◆ WHAT YOU ARE ASKED TO DO: Reproduce the passage on labor law reform below word for word, starting with "If one were" and going on through "in for change.".

◆ SOURCE PASSAGE:
*** Begin section ***

LABOUR LAWS, which have so far remained outside the purview of
the country's economic reforms, are in for a drastic overhaul in
the months ahead with the Union Finance Minister, Mr. Yashwant
Sinha, informing Parliament that the Government ``was convinced''
that the changes were required to take the reforms forward.
To begin with, the Government's intent to amend two laws - the
Industrial Disputes Act and the Contract Labour Act - has been
announced. While the procedure to amend these two laws will
commence shortly, the wide sweep these legislations have over the
nation's workers, is an indication of the broad level of changes
that are to occur. In a way, the two proposed amendments have an
impact on the structure of labour relations in the country in
that they are to encompass a significant majority of the nation's
workforce. Simply put, the level of protection now sured by law
to labour is in for a drastic change.
The Industrial Disputes Act (ID Act) now mandates that an
industrial establishment employing more than 100 workers should
seek the Government's nod prior to closure. The Government's
proposal is to increase this limit to 1,000 workers. This will
imply that industrial establishments with a workforce of up to
1,000 employees can resort to lay-off without seeking Government
clearance. To discourage indiscriminate closures, the Government
proposes to increase the separation package from the present 15
days' wages for every year worked to 45 days.
Seen along with the thinking to repeal the Sick Industries
Companies Act (SICA) and the sweeping changes to be brought in
the Contract Labour (Regulation and Abolition) Act, the emerging
picture is that of an overhaul in labour laws. The crucial change
to be effected in the contract labour law is in doing away with
the distinction of core and non-core activities as a basis for
outsourcing.
In themselves, the changes proposed may not result in the
immediate arrival of a `hire-and-fire' policy, but the manner in
which the Government has started approaching the reform of labour
laws is ample indication of what the final destination will be -
a comprehensive exit policy offering a structure within which
firms will be free to close down unviable ventures with minimal
procedures.
The announcement has been welcomed by industry representatives
along predictable lines. Labour leaders, however, see the
impending changes as harming workers' interests and leading to
``unrest''.
If one were to look at the reforms from the broader picture of
downsizing governments, freezing and lowering Central
recruitment, the proposal to abolish the Banking Services
Recruitment Boards and expanding the ambit of outsourcing, the
very structure of Indian labour is in for change.

*** End section ***

◆ MATERIAL SUPPLIED:
*** Begin section ***

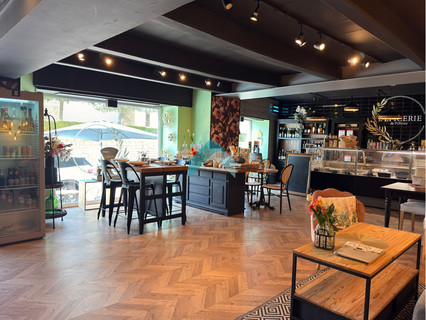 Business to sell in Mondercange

*** End section ***
*** Begin section ***

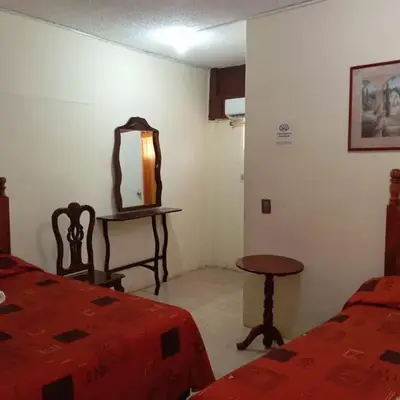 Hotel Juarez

*** End section ***

◆ SOLUTION BELOW:
If one were to look at the reforms from the broader picture of
downsizing governments, freezing and lowering Central
recruitment, the proposal to abolish the Banking Services
Recruitment Boards and expanding the ambit of outsourcing, the
very structure of Indian labour is in for change.